## begin READING PASSAGE

His political positions and personal life are even less coordinated than he is.

In the former Soviet Union, which is a workable model for forecasting where the United States is headed, there were de facto two sets of rules: one set for the proletariat and another for the Politburo. Nothing exceptional about that, of course, as the political class always enjoys privileges which the masses do not — it’s been that way since, well, the inception of government. The Romans even had an adage to describe this inequality before the law: quod licet jovi non licet bovi (What is permitted for the gods is not permitted for the cattle). Lovely, huh?

Well, in the Land of the Free, Home of the Brave, it’s worth noting that there are still jovi and bovi as evinced in today’s news that Senator John Kerry docks his new yacht in Rhode Island in order to avoid the colossal tax bill he’d have to pay in Massachusetts. From the article:

Sen. John Kerry, who has repeatedly voted to raise taxes while in Congress, dodged a whopping six-figure state tax bill on his new multimillion-dollar yacht by mooring her in Newport, R.I. Isabel – Kerry’s luxe, 76-foot New Zealand-built Friendship sloop with an Edwardian-style, glossy varnished teak interior, two VIP main cabins and a pilothouse fitted with a wet bar and cold wine storage – was designed by Rhode Island boat designer Ted Fontaine.

## end READING PASSAGE

Reproduce the passage about Senator John Kerry docking his yacht in Rhode Island word for word.

## begin LISTED ENTRIES

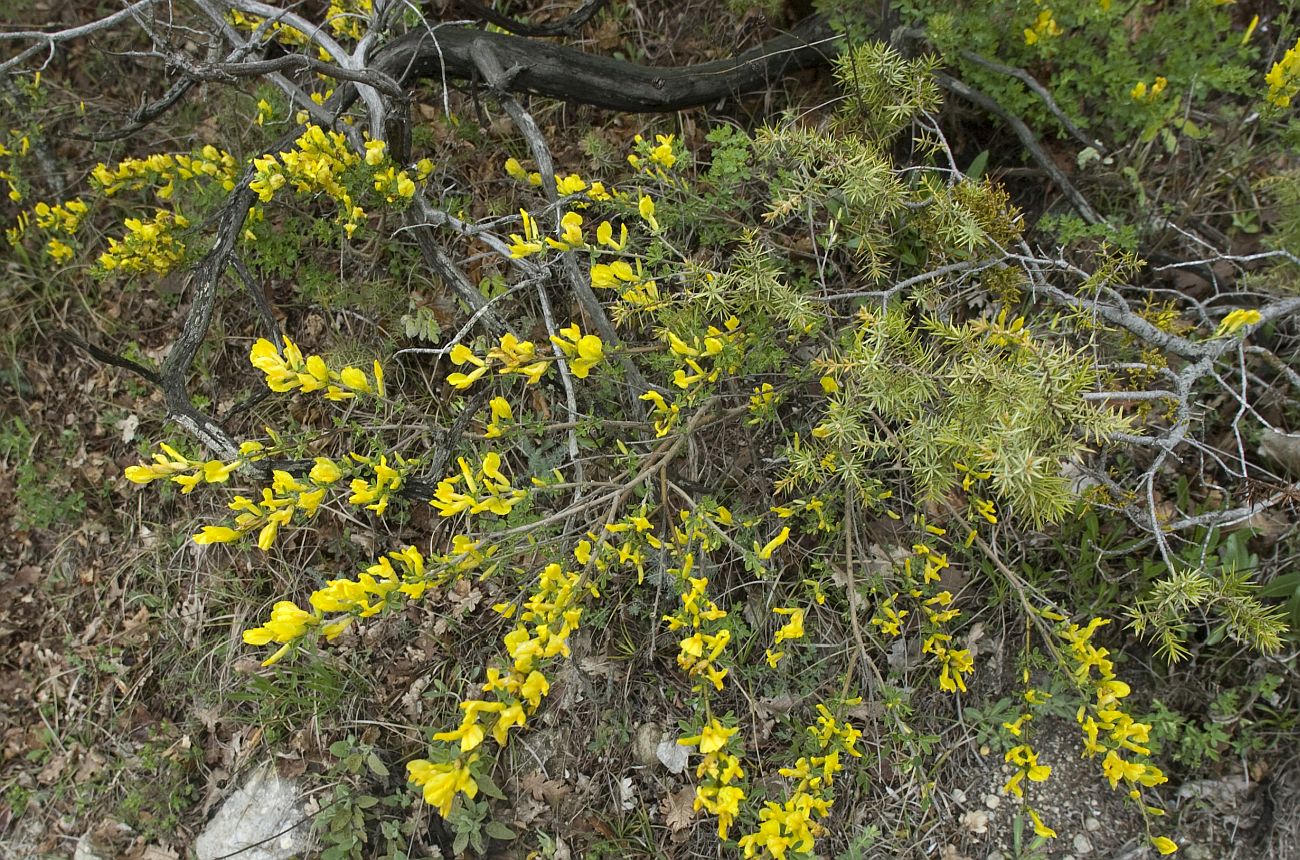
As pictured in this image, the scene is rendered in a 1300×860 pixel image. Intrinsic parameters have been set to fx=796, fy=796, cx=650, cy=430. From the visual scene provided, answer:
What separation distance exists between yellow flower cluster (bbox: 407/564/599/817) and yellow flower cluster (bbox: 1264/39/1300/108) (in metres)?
2.29

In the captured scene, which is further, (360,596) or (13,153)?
(13,153)

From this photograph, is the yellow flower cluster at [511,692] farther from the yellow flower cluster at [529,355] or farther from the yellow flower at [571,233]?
the yellow flower at [571,233]

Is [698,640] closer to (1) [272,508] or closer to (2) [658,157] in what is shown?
(1) [272,508]

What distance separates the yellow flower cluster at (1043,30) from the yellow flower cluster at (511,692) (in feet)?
7.41

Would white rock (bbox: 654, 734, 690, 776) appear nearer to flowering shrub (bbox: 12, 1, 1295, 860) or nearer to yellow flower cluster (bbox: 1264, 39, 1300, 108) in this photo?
flowering shrub (bbox: 12, 1, 1295, 860)

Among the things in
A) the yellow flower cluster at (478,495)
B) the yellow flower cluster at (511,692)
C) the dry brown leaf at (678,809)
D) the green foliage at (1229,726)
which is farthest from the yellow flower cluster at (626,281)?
the green foliage at (1229,726)

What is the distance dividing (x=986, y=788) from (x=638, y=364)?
6.20ft

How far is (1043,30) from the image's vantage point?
2.59 m

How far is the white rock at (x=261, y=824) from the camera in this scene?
2918 mm

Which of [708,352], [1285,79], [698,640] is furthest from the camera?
[1285,79]

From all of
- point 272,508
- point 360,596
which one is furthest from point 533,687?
point 272,508

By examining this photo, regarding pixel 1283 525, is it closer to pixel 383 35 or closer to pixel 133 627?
pixel 383 35

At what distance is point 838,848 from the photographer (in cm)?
268

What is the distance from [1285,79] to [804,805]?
7.63ft
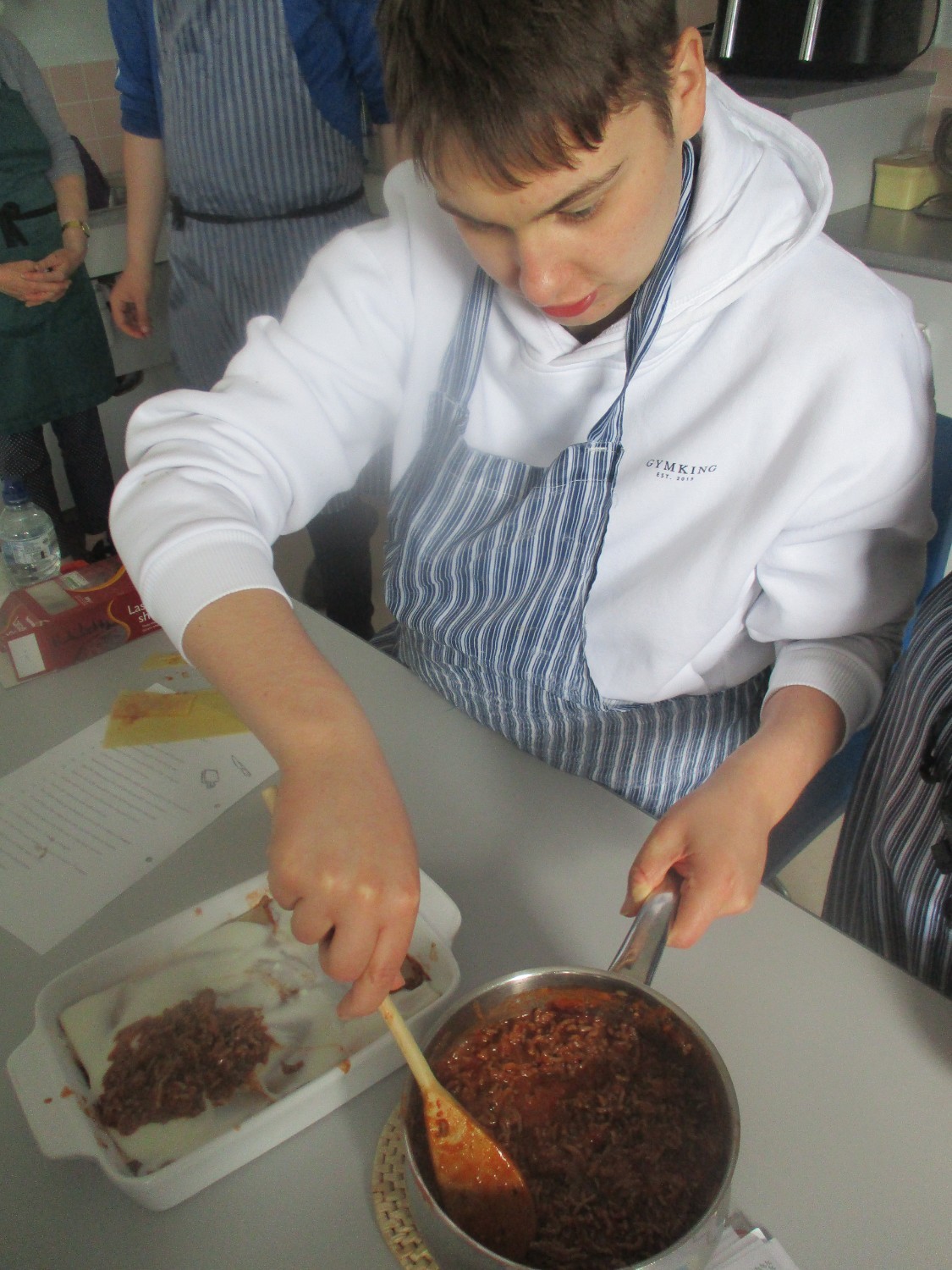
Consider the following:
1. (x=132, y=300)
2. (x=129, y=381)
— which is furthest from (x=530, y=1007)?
(x=129, y=381)

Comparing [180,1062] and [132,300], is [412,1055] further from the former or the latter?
[132,300]

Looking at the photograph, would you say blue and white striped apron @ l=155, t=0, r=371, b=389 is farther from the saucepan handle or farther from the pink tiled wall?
the saucepan handle

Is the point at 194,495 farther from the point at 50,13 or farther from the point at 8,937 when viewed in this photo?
the point at 50,13

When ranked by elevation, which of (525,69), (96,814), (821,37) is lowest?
(96,814)

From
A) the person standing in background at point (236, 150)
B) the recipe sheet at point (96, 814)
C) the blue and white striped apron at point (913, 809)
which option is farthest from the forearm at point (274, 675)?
the person standing in background at point (236, 150)

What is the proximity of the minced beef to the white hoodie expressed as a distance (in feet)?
0.96

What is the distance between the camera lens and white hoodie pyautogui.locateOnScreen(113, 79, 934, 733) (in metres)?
0.81

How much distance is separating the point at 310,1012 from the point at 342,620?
1.66m

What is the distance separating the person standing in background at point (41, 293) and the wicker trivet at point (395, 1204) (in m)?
1.65

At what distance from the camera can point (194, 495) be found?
796mm

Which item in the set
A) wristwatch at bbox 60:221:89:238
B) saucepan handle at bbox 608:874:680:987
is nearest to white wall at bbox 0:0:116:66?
wristwatch at bbox 60:221:89:238

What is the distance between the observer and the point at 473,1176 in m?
0.53

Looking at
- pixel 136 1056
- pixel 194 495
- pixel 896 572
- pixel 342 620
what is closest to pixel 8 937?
pixel 136 1056

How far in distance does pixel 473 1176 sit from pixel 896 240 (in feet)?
6.80
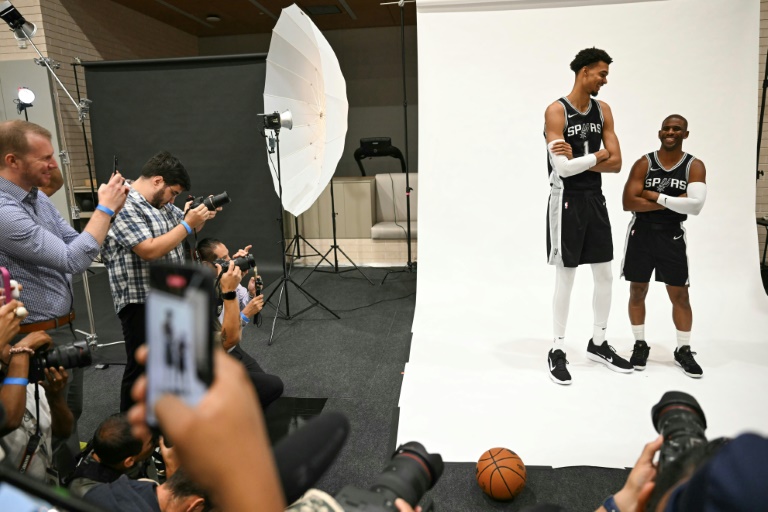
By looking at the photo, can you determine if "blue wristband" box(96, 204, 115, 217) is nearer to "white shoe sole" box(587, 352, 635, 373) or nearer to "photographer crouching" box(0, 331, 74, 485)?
"photographer crouching" box(0, 331, 74, 485)

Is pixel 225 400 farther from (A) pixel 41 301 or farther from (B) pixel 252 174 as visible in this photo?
(B) pixel 252 174

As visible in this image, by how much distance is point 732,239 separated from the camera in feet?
12.1

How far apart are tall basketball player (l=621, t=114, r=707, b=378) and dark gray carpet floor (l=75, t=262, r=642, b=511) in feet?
3.91

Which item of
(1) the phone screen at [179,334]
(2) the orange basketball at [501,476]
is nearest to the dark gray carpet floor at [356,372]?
(2) the orange basketball at [501,476]

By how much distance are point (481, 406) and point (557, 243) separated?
42.6 inches

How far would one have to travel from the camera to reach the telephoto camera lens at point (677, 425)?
0.70 metres

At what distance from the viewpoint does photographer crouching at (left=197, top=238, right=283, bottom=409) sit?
197 cm

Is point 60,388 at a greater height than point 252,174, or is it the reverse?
point 252,174

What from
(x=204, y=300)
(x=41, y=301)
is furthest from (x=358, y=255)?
(x=204, y=300)

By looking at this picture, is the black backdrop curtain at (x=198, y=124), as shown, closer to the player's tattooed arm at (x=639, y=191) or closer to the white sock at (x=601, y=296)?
the white sock at (x=601, y=296)

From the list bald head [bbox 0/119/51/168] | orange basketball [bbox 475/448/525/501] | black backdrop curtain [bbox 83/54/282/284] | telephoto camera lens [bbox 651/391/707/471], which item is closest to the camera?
telephoto camera lens [bbox 651/391/707/471]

## end LISTED ENTRIES

[REPLY]
His political positions and personal life are even less coordinated than he is.

In the former Soviet Union, which is a workable model for forecasting where the United States is headed, there were de facto two sets of rules: one set for the proletariat and another for the Politburo. Nothing exceptional about that, of course, as the political class always enjoys privileges which the masses do not — it’s been that way since, well, the inception of government. The Romans even had an adage to describe this inequality before the law: quod licet jovi non licet bovi (What is permitted for the gods is not permitted for the cattle). Lovely, huh?

Well, in the Land of the Free, Home of the Brave, it’s worth noting that there are still jovi and bovi as evinced in today’s news that Senator John Kerry docks his new yacht in Rhode Island in order to avoid the colossal tax bill he’d have to pay in Massachusetts. From the article:

Sen. John Kerry, who has repeatedly voted to raise taxes while in Congress, dodged a whopping six-figure state tax bill on his new multimillion-dollar yacht by mooring her in Newport, R.I. Isabel – Kerry’s luxe, 76-foot New Zealand-built Friendship sloop with an Edwardian-style, glossy varnished teak interior, two VIP main cabins and a pilothouse fitted with a wet bar and cold wine storage – was designed by Rhode Island boat designer Ted Fontaine.